Microsoft said that over the past decade it has continually worked to remove support for RC4, but the task has proven difficult.
No salt, no iteration? Really?
“The problem, however, is that it is difficult to get rid of the cryptographic algorithm that is present in every operating system released over the last 25 years and has been the default algorithm for so long,” said Steve Seifuchs, Microsoft's Windows Authentication group leader. wrote on Bluesky. “You see,” he continued, “the problem is not that the algorithm exists. The problem is how the algorithm is chosen, and the rules governing it, spanning 20 years of code changes.”
Over these two decades, developers discovered many critical RC4 vulnerabilities that required surgical fixes. Microsoft considered ending support for RC4 by this year, but ultimately “missed the mark” after discovering vulnerabilities that required even more patching. During this time, Microsoft introduced several “minor improvements” favoring the use of AES, and as a result its use dropped by “orders of magnitude.”
“Over the course of a year, we saw RC4 usage drop to almost zero. That's not a bad thing and actually gave us a lot more flexibility to phase it out completely because we knew it wouldn't really break people because people weren't using it.”
Seefuhs described additional challenges Microsoft faced and the approach it took to solve them.

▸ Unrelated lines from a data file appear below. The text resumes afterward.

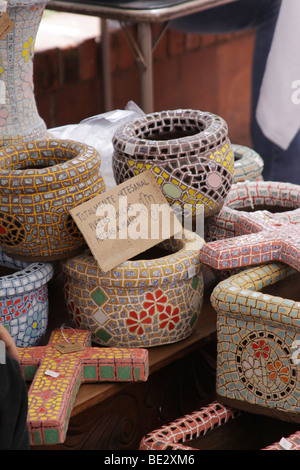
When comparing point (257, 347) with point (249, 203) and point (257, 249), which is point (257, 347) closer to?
point (257, 249)

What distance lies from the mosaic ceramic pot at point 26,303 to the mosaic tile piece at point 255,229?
10.1 inches

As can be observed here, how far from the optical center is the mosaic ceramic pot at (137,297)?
3.40 ft

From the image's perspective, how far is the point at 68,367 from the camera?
1009mm

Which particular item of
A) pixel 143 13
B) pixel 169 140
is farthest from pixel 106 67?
pixel 169 140

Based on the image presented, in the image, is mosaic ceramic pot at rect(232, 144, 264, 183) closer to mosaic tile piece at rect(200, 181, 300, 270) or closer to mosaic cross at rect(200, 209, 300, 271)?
mosaic tile piece at rect(200, 181, 300, 270)

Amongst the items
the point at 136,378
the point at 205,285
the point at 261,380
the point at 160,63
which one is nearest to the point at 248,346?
the point at 261,380

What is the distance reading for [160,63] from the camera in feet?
9.04

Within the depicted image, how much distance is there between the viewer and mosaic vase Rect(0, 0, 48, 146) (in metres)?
1.20

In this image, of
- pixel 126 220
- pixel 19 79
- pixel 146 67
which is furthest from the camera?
pixel 146 67

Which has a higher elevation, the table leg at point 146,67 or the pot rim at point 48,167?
the pot rim at point 48,167

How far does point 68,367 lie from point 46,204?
9.5 inches

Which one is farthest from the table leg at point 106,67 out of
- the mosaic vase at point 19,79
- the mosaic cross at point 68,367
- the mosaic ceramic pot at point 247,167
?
the mosaic cross at point 68,367

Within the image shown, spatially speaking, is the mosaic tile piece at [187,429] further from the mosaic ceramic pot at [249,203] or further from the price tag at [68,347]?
the mosaic ceramic pot at [249,203]

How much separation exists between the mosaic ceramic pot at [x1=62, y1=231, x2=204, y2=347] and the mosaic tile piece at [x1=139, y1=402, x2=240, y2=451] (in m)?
0.13
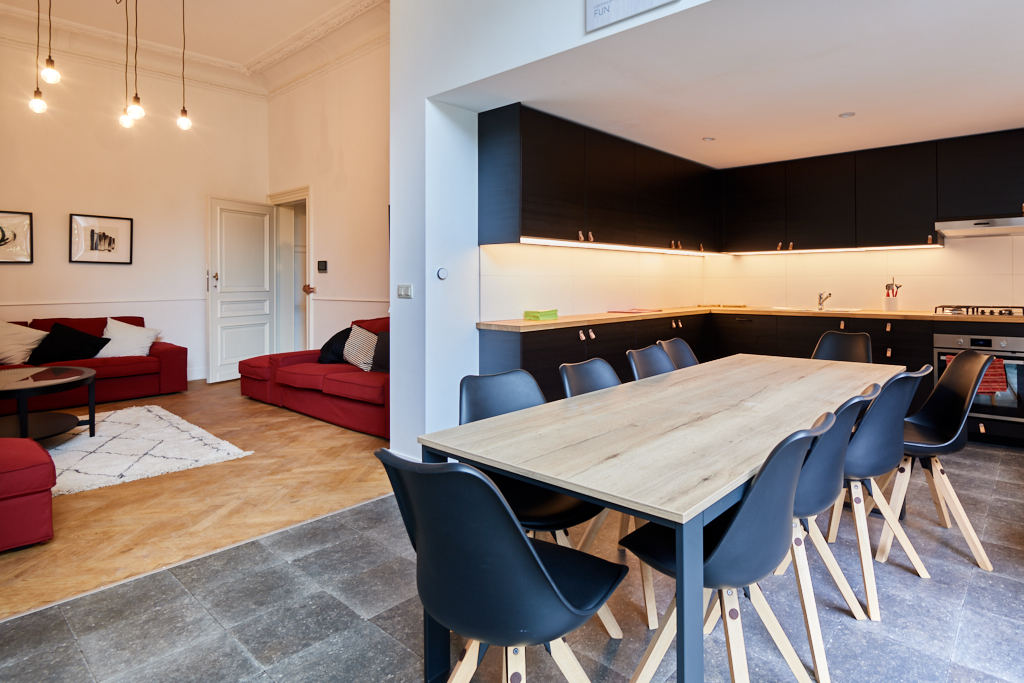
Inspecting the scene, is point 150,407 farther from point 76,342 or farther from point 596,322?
point 596,322

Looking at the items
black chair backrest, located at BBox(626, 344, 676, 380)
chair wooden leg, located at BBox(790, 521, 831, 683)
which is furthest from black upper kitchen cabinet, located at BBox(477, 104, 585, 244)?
chair wooden leg, located at BBox(790, 521, 831, 683)

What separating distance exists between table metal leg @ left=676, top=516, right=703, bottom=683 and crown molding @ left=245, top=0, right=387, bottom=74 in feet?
18.4

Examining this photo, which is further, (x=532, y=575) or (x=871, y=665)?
(x=871, y=665)

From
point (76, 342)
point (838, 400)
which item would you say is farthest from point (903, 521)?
point (76, 342)

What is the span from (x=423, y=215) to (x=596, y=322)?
62.8 inches

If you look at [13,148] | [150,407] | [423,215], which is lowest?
[150,407]

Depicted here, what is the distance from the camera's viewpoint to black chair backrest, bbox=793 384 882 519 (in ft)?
5.64

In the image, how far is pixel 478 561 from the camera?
1243 millimetres

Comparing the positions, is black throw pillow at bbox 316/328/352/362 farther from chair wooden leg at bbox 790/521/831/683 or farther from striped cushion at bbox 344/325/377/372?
chair wooden leg at bbox 790/521/831/683

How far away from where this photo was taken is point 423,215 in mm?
3785

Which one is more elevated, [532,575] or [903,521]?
[532,575]

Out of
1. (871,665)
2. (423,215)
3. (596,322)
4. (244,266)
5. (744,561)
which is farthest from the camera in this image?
(244,266)

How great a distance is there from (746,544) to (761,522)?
67 mm

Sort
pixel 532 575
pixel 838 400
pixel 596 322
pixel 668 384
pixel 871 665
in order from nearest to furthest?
pixel 532 575 → pixel 871 665 → pixel 838 400 → pixel 668 384 → pixel 596 322
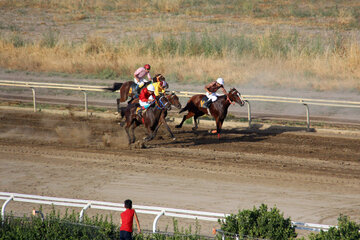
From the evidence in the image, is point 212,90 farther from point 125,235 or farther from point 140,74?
point 125,235

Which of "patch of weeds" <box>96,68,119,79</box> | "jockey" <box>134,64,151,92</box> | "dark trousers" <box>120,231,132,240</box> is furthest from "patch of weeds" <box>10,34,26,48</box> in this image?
"dark trousers" <box>120,231,132,240</box>

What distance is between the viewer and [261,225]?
23.6ft

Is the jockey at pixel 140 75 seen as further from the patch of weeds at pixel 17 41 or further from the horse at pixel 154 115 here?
the patch of weeds at pixel 17 41

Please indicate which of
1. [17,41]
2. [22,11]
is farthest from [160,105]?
[22,11]

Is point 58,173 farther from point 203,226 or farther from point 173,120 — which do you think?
point 173,120

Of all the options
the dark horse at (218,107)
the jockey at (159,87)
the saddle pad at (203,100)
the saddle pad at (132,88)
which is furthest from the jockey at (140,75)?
the jockey at (159,87)

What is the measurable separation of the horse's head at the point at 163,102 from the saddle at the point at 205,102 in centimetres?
149

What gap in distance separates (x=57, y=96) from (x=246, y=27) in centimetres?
1343

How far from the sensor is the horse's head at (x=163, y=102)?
1414 centimetres

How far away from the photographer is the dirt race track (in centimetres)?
1053

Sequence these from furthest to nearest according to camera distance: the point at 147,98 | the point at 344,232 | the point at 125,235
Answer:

While RC4 has known encryption flaws that make it insecure, Kerberoasting exploits a separate vulnerability. As implemented in Active Directory authentication, it does not use a cryptographic salt and uses one round of the MD4 hashing function. Salting is a method that adds random input to each password before hashing it. This requires hackers to spend significant time and resources cracking the hash. Meanwhile, MD4 is a fast algorithm that requires modest resources. Microsoft's implementation of AES-SHA1 is much slower and repeats the hash to further slow down cracking efforts. Taken together, AES-Sha1 hashed passwords require approximately 1000 times more time and resources to crack.
Windows administrators would do well to test their networks for RC4 usage. Given its widespread use and continued use throughout the industry, it may still be active, much to the surprise and chagrin of those tasked with protecting against hackers.